- What needs to be done
Answer these questions from the extract on the OBR amendments, one line each:
1. Which amendments give the non-executive members of the OBR clear roles?
2. Under Amendment 13, how many days before the charter is laid before Parliament must a draft of any modification be published?
3. According to the notes for the Report stage, when will the revised charter be published?
┌─ Extract provided
A very obvious manifestation of the resultant ambiguities is that the Treasury is planning to retain forecasting skills in order that Ministers may make informed judgments on the impact of various policies. As the noble Lord made clear in Committee, this may lead to the extraordinary situation in which the Treasury could reject the official forecast. Such paradoxes are the inevitable outcome of the peculiar, ambiguous status of the OBR.
Given this peculiar status, it has been the objective of this side of the House to reinforce the independence of the OBR wherever we might. After all, if there is not widespread confidence in that independence, the legislation will have failed. To that end, I am pleased that the Government have—in the form of Amendments 1, 2 and 4—accepted our argument that the non-executive members of the OBR should be given clear roles, including, most importantly, that of guardians of the independence of the OBR and, as we shall see in later amendments to be considered by the House, that of securing third-party monitoring of the OBR’s performance. We are pleased to support Amendments 1, 2 and 4.
There are two other important amendments in this heterogeneous group—I am sure that, listening to the Minister introducing the amendments, noble Lords might have been rather puzzled about why they are in a single group. Following suggestions made by this side and by the noble Lord, Lord Newby, Amendment 11 clarifies the previously obscurantist Clause 5(3). Will the Minister confirm that Clause 5(3) as amended will ensure that the evaluation of the relevant government policies will essentially be part and parcel of all the OBR’s work, including the work outlined and defined in the charter?
Amendment 12 is an acceptance of our argument that it is preposterous that the Treasury should, via the charter, be able to qualify the meaning of the requirement for the OBR to perform its duties “objectively, transparently and impartially”. I am delighted that the amendment will remove that nonsense. Will the Minister make it clear that the remaining requirement—which is, so to speak, all that is left—in Clause 6, which provides that the charter
“may include guidance to the Office about how it should perform its duty under section 4, including (in particular) guidance about … the time at which it is to prepare any forecast, assessment or analysis”,
can now refer only to the time at which the OBR should perform its duties under Clause 4? Do any wider, unspecified powers of direction remain? It would helpful if the Minister could clarify that, since Clause 6 will now have been changed to such an extent that it is not entirely clear what subsection (3) now refers to when it refers back to subsection (1).
Finally, in Amendment 13 the Government have responded to our criticism about the lack of adequate parliamentary scrutiny of the charter by requiring that a draft of any modification be published 28 days before the charter is laid before Parliament to be approved by resolution of the House of Commons. This is an important improvement on what went before, but even so—as the noble Lord, Lord Newby, said in Committee—the charter is subject only to vestigial parliamentary scrutiny. The important word in this context is “vestigial”.
That raises an important issue mentioned in the notes distributed with the amendments for the Report stage. Noble Lords will recall that several elements of the charter came in for stiff criticism in Grand Committee, yet the notes that accompany this stage declare that the revised charter will be published only after the Bill has received Royal Assent. That cannot be right. The failure to provide a revised charter deprives Members of another place of the opportunity to relate the charter in the Government’s preferred form to their substantive discussion of the Bill. In effect, this is the Government stifling debate on the charter. Will the Minister give me an assurance that this underhand way of going about things will be rescinded and that the revised charter will be published in good time for its consideration by another place?
└─
┌─ Given data
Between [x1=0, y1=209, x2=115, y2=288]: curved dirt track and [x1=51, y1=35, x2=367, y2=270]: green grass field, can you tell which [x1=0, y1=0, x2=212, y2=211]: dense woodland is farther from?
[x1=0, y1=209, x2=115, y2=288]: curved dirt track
└─
- Full answer
1. Amendments 1, 2 and 4.
2. 28 days.
3. Only after the Bill has received Royal Assent.